Кольцов подумал, что в предложении Бушкина есть определенный резон. Мерефа даже в те дни, когда через нее перетекали то красные, то белые, то снова красные, никак не менялась, оставалась тихой, неприметной, соблюдающей патриархальный образ жизни. Фома Иванович, по причине возраста со стороны наблюдающий за катаклизмами Гражданской войны, так и не научился делить людей на красных и белых. Он искренне верил, что произошел какой-то сбой в природе и вот-вот все вновь встанет на свои места. Ждал, что из вынужденной эмиграции опять вернется владелец винокуренного завода Альфред Борткевич, имение которого, несмотря на все трудности, сумел сохранить во время повальных разгромов и разорений, и по сегодняшний день ревностно стремился содержать его в исправности.
Хозяйственный подпоручик вполне может прийтись по душе Фоме Ивановичу, скрасит его одиночество, а в каком-то непредвиденном случае даже сойдет за его родственника. А по возвращении из поездки он решит его судьбу.
– Пожалуй, – несколько удивленно, но все больше укрепляясь в высказанной Бушкиным мысли, согласился Кольцов. Не вызвала отторжения эта мысль и у Гольдмана.

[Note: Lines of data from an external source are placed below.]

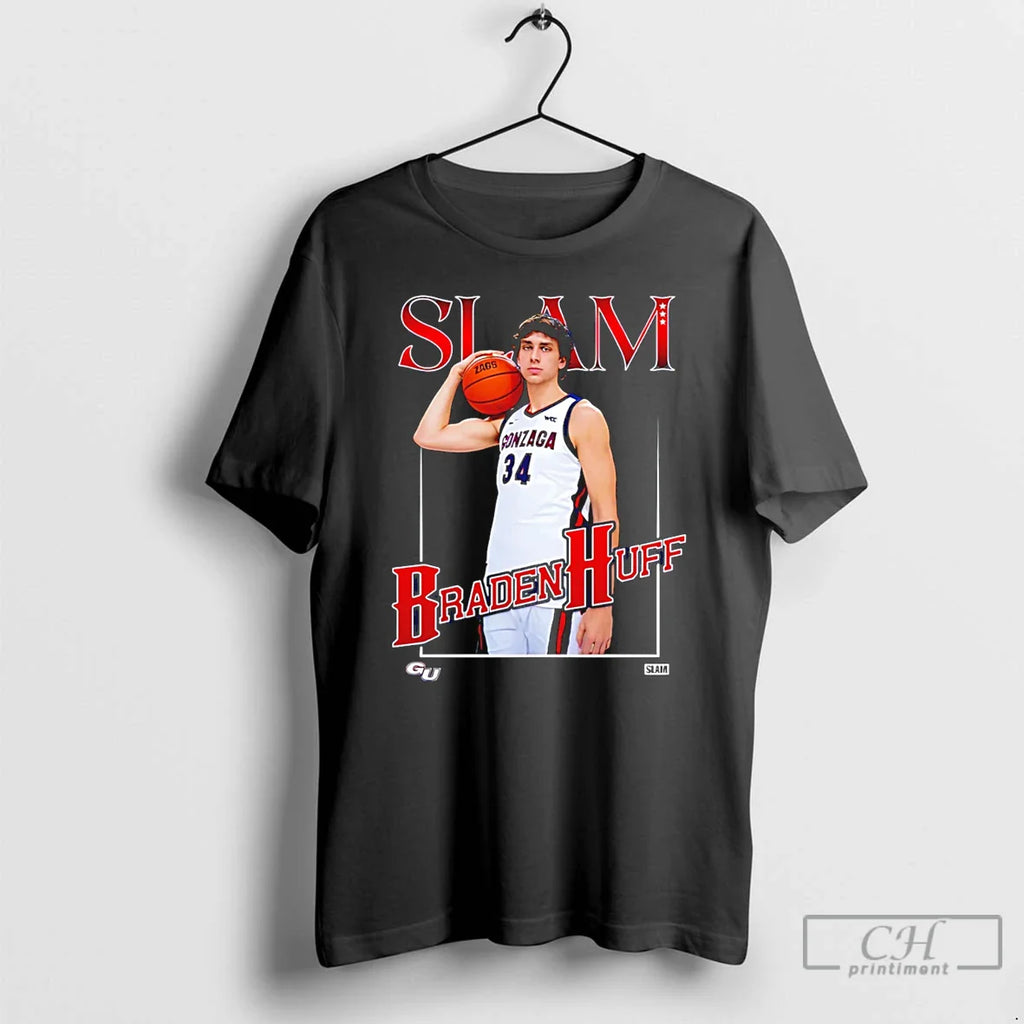 Classic Braden Huff Gonzaga Bulldogs Slam Graphic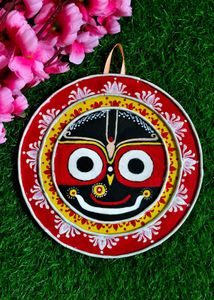 Handmade Lord Jagannath Wall Decor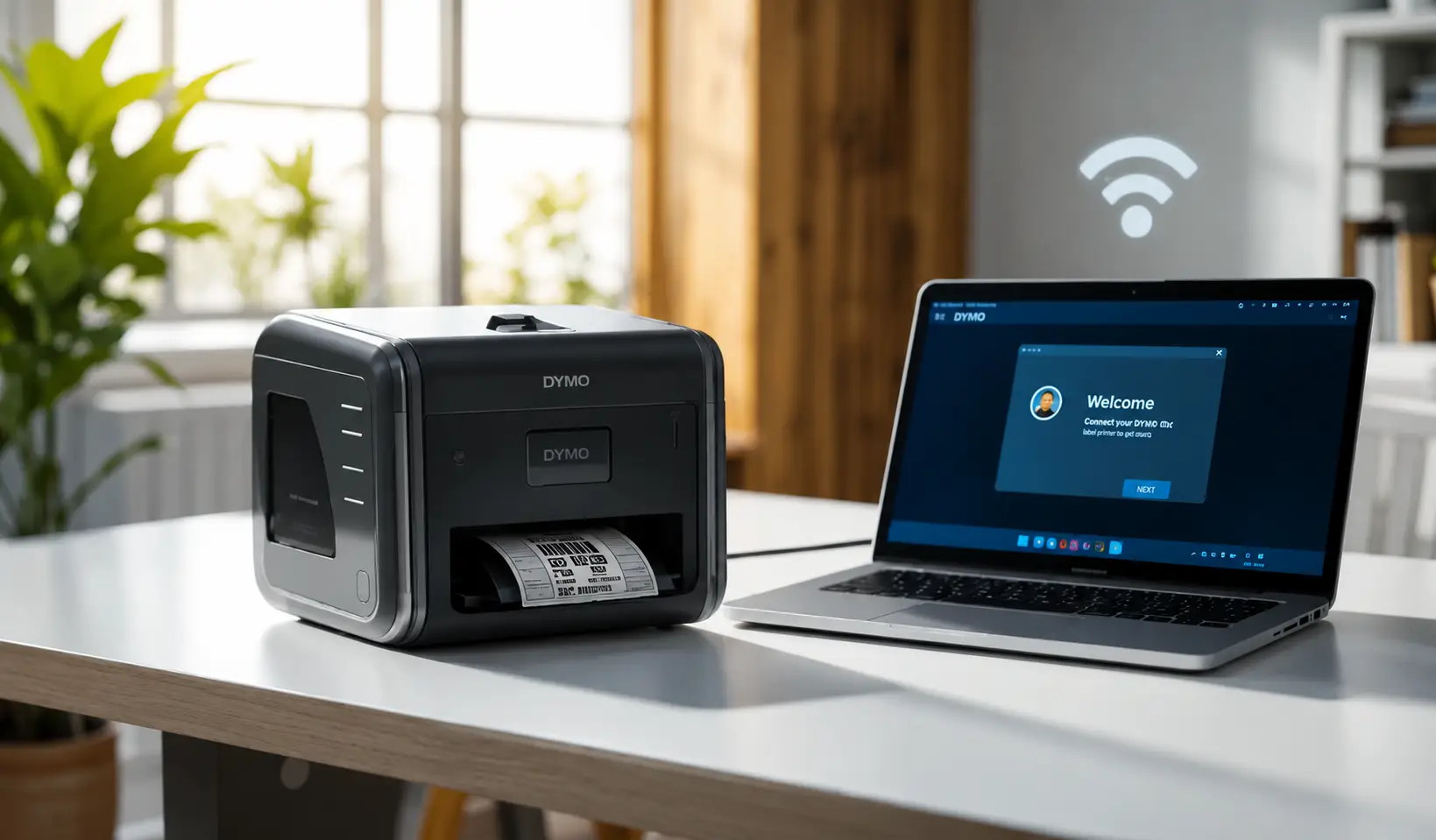 DYMO Wi-Fi Setup (For Wireless Models like LabelWriter Wireless)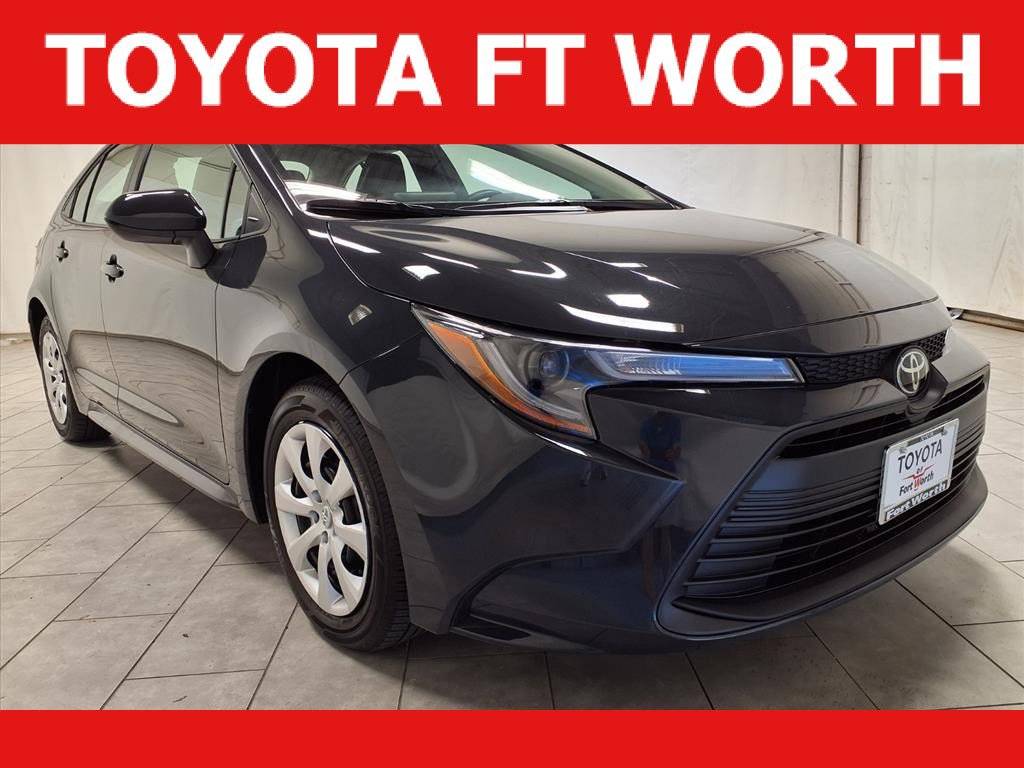 2025 Toyota Corolla LE — Sedan — 425 mi — Fort Worth, TX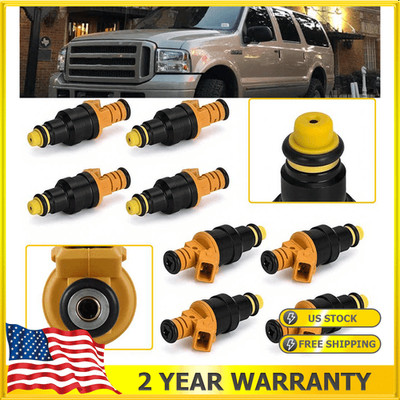 Set 8 Flow of Matched Fuel Injectors for 280150943 Ford Excursion5 4.6 5.4 5.8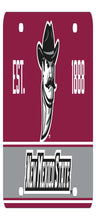 Load image into Gallery viewer, NCAA New Mexico State University Aggies Metal License Plate - Lightweight, Sturdy &amp; Versatile
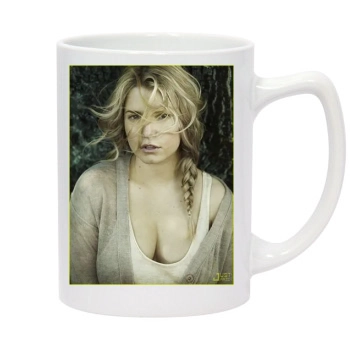 Jessica Simpson 14oz White Statesman Mug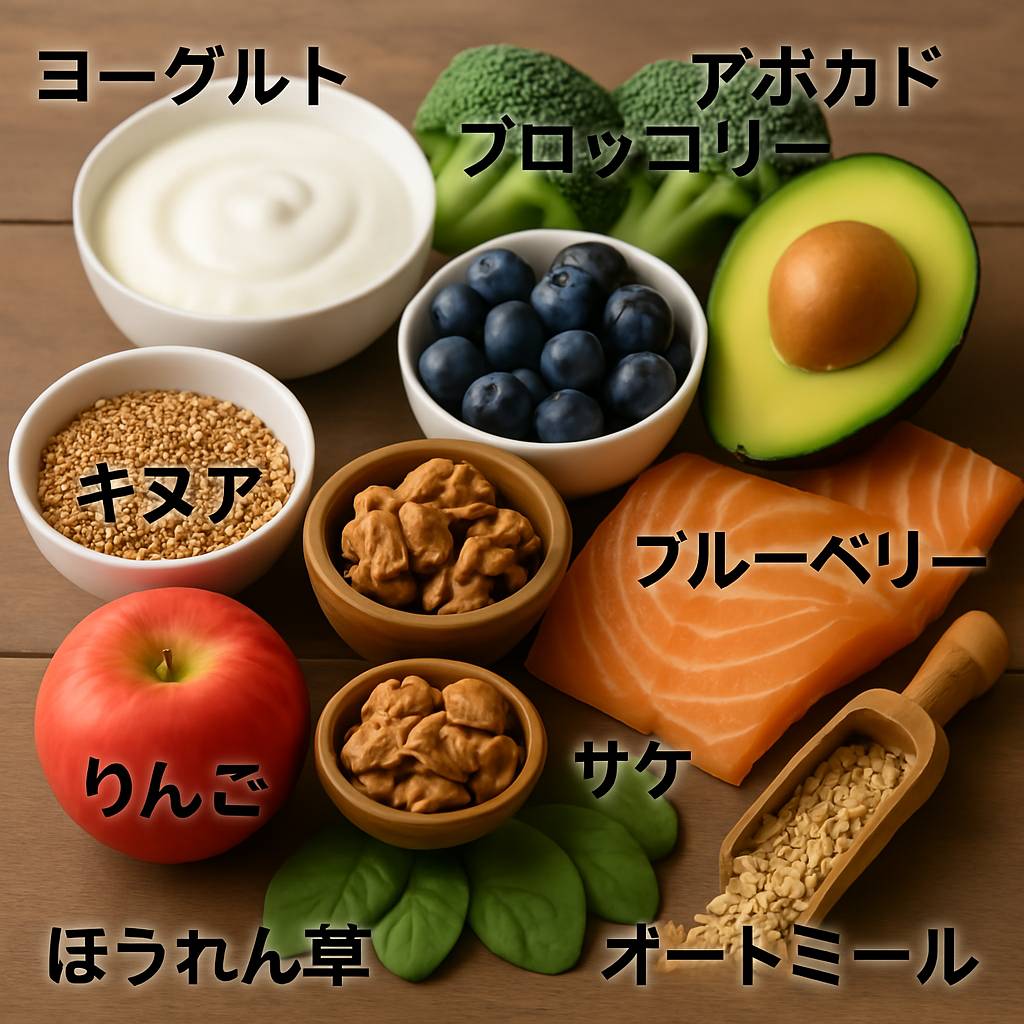 生活習慣と食生活の見直し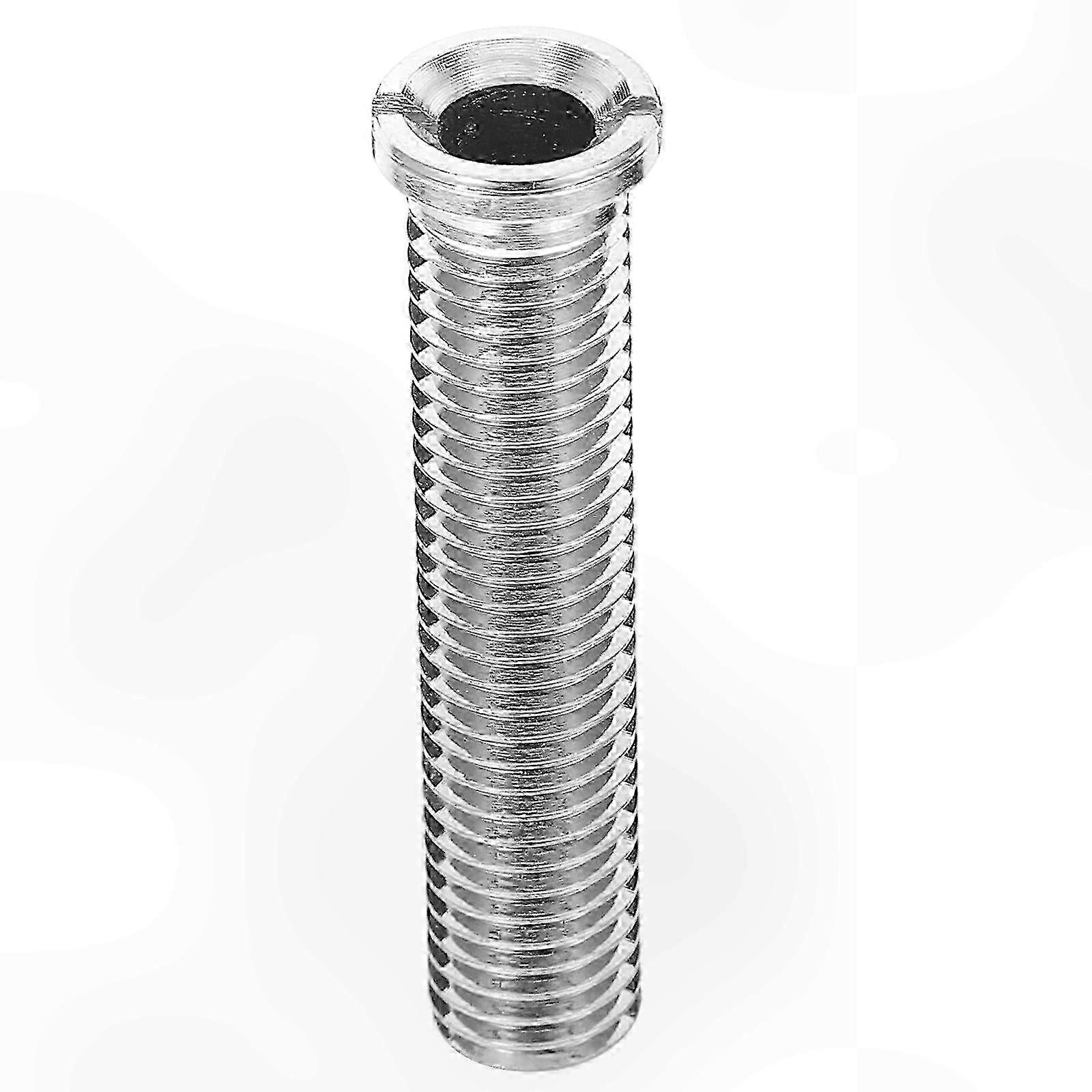 Silver Sink Drain Screw Replacement for Kitchen Maintenance, 60mm Secure Fit, Single Pack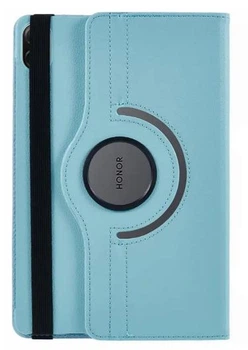 Чохол 360 на Honor Pad X8b (11") / чохол для планшета з функцією вертикальної та горизонтальної підставки / блакитний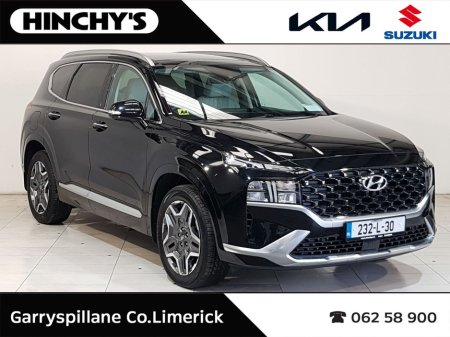 2023 Hyundai Santa Fe 1.6 PHEV 4WD Premium Auto €48,900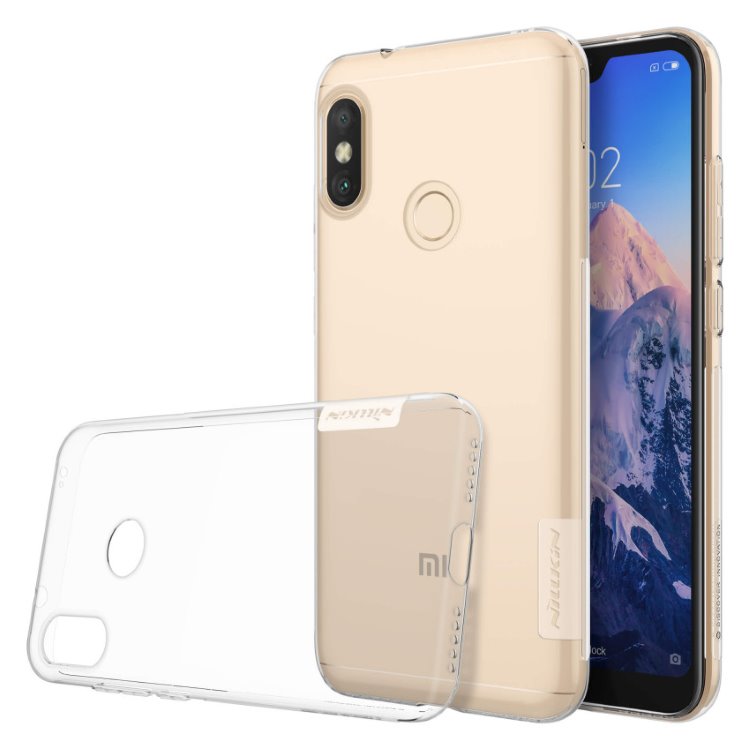 Puzdro Nillkin Nature TPU pre Xiaomi Mi A2 Lite, Transparent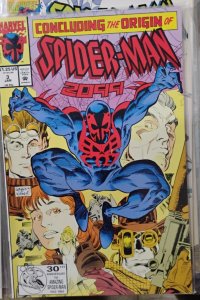 SPIDER-MAN 2099  # 3  1993 MARVEL DISNEY  MIGUEL OHARA ORIGIN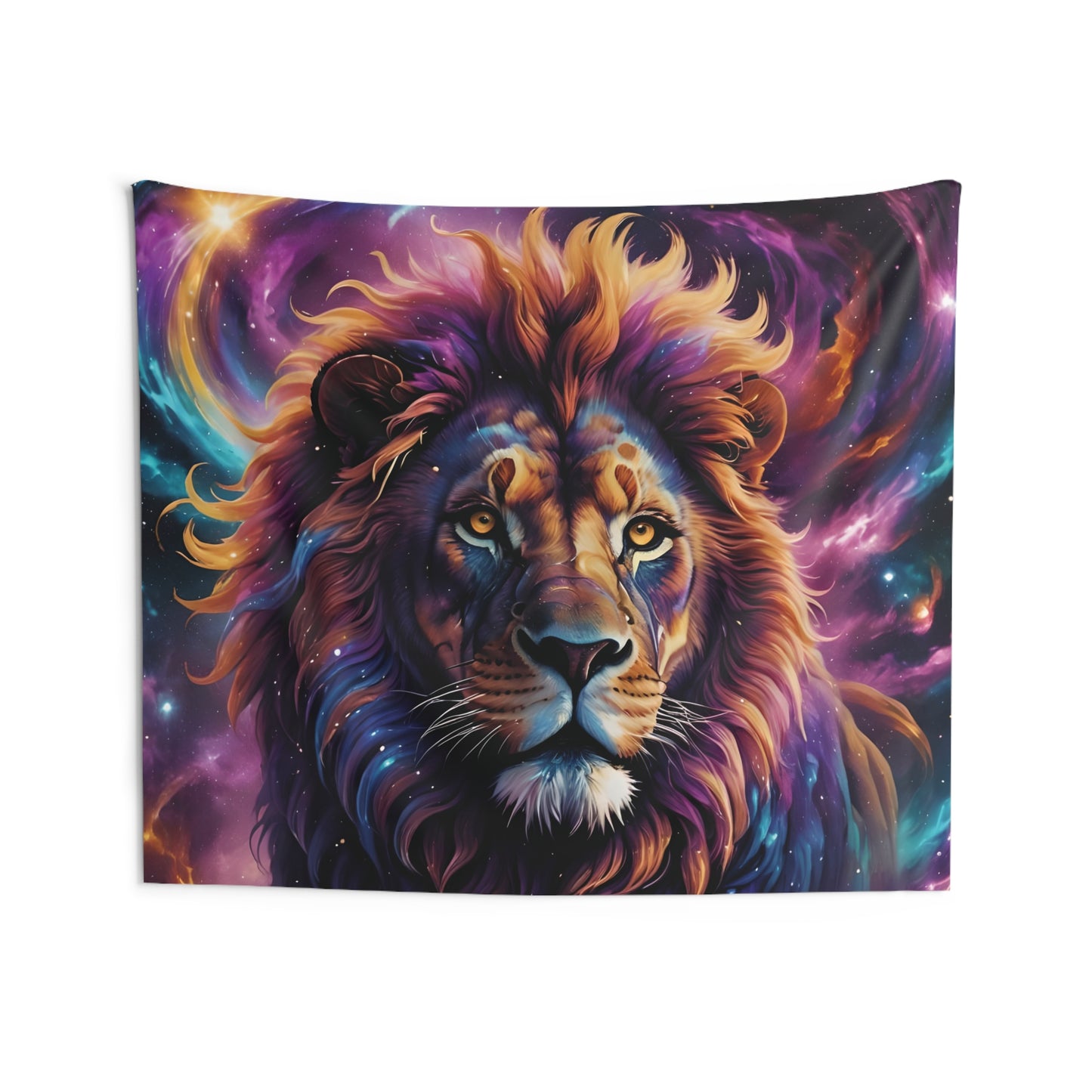 King of the Cosmos - Indoor Wall Tapestries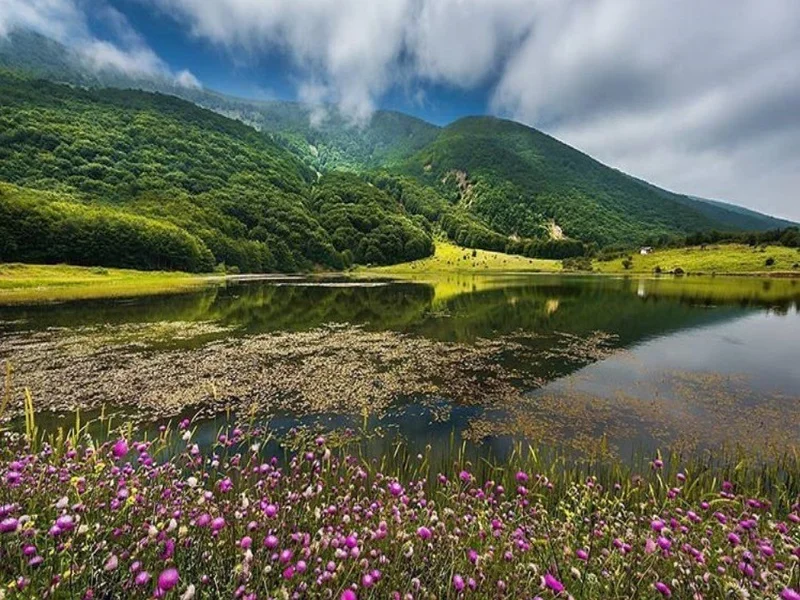 دریاچه ویستان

– А что я тебе говорил, у него голова не только чтобы фуражку носить, – указал Гольдман Кольцову на Бушкина. И, взглянув на отдувающийся паром паровозик, готовый уже сорваться с места, он с присущим ему напором веско и внушительно сказал: – Значит так! Бушкина берешь с собой. При таком недокомплекте он тебе очень даже пригодится. Золотая голова! А твой подпоручик уже завтра будет в Мерефе. – И мягче добавил: – Ты уж, Паша, не сомневайся. Это я беру на себя.
…На Харьков опустилась холодная и ветреная, с дождем и снегом, ночь. Поезд тронулся и почти сразу же растаял в темноте. Какое-то время до Гольдмана еще доносился дробный стук вагонных колес, а потом и его накрыли посвисты ветра.
Поезд бежал в безупречной черноте, словно сквозь бесконечно длинный туннель: ни огонька вокруг, ни звука. Земля будто вымерла или затаилась в каком-то тягостном ожидании.
Кольцов присматривался к своим новым подчиненным. Но особенно его удивил своей деловитой основательностью его парижский знакомый Бушкин. Он сразу же, едва поезд тронулся, по-хозяйски расположился в вагоне. Среди нарубленных полешков понавыбирал щепы и запалил «буржуйку». Дождавшись, когда загудело пламя и по вагону стало растекаться тепло, поставил на огонь чайник и весело сказал:
– Чай в дороге – первейшее дело. Чай попьешь – уже не голодный. И настроение в хорошем градусе. Мы в бронепоезде без чая не жили.
– Небось, буржуйский пили? Чи, может, кофей?
– Товарищ Троцкий, он конечно. А мы, по большести, морковный. А то соскочишь с броневагона, когда он на горушку тянется, цветков разных насобираешь. Из цветка очень духовитый чай получается. И для организма полезный. Случалось, и просто кипятику попьешь, чтоб желудок обмануть. Кипяток – тоже чай.
– А счас чем запаришь?
Бушкин огляделся по сторонам, заметил выстланный сеном угол. Сено было свежее, не истоптанное и сухое. Видимо, осталось в теплушке от недавно перевозимых лошадей. Он прошел туда, стал ворошить сено, выбирая стебельки и листочки каких-то ему ведомых трав. Набрав горсть, вернулся к буржуйке.
– Хорошее сено, луговое, – сказал он. – Я у одного ученого читал: человек нигде не должен пропасть. Ни в пустыне, ни в море, ни в лесу. Земля так сотворена, что для человека везде что-то про запас оставлено. Вот, гляди, сено. А сколько в нем разных травок. И мята, и ромашка, и зверобой. И у каждой свой запах, свой вкус. – Он сунул выбранные из сена стебельки в закипающий чайник и бодро сказал: – Не пропадем!
Обжигая губы об алюминиевые кружки, попили сотворенный Бушкиным чай. Сидора пока развязывать не стали, сообща решив, что за трапезу приниматься рано. Неизвестно еще, сколько времени придется провести в пути.